Reading passage:
—————

Now when the men of both sides were set in order by their leaders,
the Trojans came on with clamour and shouting, like wildfowl,
as when the clamour of cranes goes high to the heavens,
when the cranes escape the winter time and the rains unceasing
and clamorously wing their way to the streaming Ocean,
bringing to the Pygmaian men bloodshed and destruction:
at daybreak they bring on the baleful battle against them.

According to Aristotle in History of Animals,[2] the story is true:

these birds [the cranes] migrate from the steppes of Scythia to the marshlands south of Egypt where the Nile has its source. And it is here, by the way, that they are said to fight with the pygmies; and the story is not fabulous, but there is in reality a race of dwarfish men, and the horses are little in proportion, and the men live in caves underground.

Hesiod wrote that Epaphus, son of Zeus, through his daughters was the ancestor of the "dark Libyans, and high-souled Aethiopians, and the Underground-folk and feeble Pygmies".[3]

According to Stephanus of Byzantium, the tribe of Pygmies was descended from Pygmaios, son of Doros, son of Epaphus.[4]

One story in Ovid describes the origin of the age-old battle, speaking of a Pygmy Queen named Gerana who offended the goddess Hera with her boasts of superior beauty, and was transformed into a crane.

—————

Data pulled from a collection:
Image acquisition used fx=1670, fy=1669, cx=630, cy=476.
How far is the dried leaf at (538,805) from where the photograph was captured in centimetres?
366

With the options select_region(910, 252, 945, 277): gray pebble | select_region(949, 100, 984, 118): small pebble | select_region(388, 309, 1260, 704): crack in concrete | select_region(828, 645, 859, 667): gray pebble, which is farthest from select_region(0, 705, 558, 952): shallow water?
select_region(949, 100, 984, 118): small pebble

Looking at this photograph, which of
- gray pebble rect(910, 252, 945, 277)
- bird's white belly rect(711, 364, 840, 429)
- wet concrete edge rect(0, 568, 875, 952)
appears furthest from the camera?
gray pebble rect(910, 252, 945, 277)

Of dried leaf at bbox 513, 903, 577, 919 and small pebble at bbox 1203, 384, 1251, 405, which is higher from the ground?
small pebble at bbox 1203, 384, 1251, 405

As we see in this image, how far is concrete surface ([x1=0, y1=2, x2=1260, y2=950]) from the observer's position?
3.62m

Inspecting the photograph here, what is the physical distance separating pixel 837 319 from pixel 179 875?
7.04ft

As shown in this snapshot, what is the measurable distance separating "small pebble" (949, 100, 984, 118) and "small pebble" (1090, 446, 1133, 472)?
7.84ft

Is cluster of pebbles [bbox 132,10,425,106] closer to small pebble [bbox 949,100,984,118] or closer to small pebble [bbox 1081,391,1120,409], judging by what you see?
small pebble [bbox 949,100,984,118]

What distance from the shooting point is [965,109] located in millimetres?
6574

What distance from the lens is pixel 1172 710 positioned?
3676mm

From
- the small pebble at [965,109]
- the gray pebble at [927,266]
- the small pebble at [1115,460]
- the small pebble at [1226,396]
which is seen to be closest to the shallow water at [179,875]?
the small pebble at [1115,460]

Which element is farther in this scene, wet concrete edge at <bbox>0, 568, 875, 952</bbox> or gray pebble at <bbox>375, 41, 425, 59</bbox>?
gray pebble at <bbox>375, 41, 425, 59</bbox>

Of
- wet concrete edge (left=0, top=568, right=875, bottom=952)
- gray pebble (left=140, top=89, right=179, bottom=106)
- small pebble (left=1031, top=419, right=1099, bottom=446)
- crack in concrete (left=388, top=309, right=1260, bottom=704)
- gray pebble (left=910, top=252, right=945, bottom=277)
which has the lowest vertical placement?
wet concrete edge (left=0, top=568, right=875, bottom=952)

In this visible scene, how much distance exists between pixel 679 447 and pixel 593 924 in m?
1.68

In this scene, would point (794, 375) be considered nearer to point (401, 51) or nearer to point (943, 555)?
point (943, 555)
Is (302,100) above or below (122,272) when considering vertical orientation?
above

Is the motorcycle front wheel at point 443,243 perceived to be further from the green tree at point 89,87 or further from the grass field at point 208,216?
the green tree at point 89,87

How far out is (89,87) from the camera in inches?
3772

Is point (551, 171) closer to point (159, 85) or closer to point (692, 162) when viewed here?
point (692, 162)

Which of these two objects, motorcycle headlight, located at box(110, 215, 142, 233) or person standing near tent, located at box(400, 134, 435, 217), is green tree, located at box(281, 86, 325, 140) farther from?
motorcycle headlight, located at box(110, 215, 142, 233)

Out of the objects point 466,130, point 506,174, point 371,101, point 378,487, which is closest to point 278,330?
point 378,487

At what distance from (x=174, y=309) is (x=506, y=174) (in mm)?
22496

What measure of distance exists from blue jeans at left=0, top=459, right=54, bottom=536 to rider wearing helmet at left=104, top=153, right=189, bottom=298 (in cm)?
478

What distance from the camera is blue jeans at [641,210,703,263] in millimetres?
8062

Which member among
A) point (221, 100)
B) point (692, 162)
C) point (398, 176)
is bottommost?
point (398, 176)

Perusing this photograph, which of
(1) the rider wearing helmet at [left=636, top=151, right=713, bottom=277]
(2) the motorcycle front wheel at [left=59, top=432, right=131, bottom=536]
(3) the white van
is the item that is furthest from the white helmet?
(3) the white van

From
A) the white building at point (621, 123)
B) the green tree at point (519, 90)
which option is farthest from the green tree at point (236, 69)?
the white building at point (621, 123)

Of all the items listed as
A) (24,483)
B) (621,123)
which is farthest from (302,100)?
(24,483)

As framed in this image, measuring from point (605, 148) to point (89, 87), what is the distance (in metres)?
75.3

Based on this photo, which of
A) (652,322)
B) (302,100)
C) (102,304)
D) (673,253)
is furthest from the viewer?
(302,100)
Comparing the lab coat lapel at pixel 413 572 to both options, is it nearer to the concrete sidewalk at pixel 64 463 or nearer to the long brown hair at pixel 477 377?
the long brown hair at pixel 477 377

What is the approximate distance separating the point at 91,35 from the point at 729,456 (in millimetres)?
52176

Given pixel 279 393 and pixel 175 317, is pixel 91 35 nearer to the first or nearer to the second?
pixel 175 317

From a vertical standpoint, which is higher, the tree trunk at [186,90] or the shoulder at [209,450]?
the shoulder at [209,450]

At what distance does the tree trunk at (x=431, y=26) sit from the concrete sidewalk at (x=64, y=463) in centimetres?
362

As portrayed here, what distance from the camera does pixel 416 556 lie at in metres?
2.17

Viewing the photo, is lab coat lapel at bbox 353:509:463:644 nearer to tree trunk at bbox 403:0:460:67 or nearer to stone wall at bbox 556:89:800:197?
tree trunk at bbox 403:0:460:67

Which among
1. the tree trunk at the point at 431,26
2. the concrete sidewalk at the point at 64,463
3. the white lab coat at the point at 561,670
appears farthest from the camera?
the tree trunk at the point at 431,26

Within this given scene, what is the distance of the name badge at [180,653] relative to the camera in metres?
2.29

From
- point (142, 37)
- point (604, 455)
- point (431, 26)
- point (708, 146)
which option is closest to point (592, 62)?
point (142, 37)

—————

Task A:
Translate this sentence from the passage about the Pygmies and the cranes into Spanish: "One story in Ovid describes the origin of the age-old battle, speaking of a Pygmy Queen named Gerana who offended the goddess Hera with her boasts of superior beauty, and was transformed into a crane."
Task B:
Write what comes next in the passage about the Pygmies and the cranes, picking up after its last sentence.

Written response A:
Un relato de Ovidio describe el origen de la antigua batalla y habla de una reina pigmea llamada Gerana que ofendió a la diosa Hera al jactarse de una belleza superior, y fue transformada en grulla.

Written response B:
In art the scene was popular with little Pygmies armed with spears and slings, riding on the backs of goats, battling the flying cranes. The 2nd-century BC tomb near Panticapaeum, Crimea "shows the battle of human pygmies with a flock of herons".[5]

The Pygmies were often portrayed as pudgy, comical dwarves.

 
Pygmy carrying crane. Potted by Sotades, about 460–450 BC from Ruvo, now in the British Museum

In another legend, the Pygmies once encountered Heracles, and climbing all over the sleeping hero attempted to bind him down, but when he stood up they fell off. The story was adapted by Jonathan Swift as a template for Lilliputians. [citation needed]

St. Augustine (354–430) mentions the Pygmies in The City of God, Book 16, chapter 8 entitled, "Whether Certain Monstrous Races of Men Are Derived From the Stock of Adam or Noah's Sons".[6]

Later Greek geographers and writers attempted to place the Pygmies in a geographical context. Sometimes they were located in far India, at other times near the Ethiopians of Africa. The Pygmy bush tribes of central Africa were so named after the Greek mythological creatures by European explorers in the 19th century.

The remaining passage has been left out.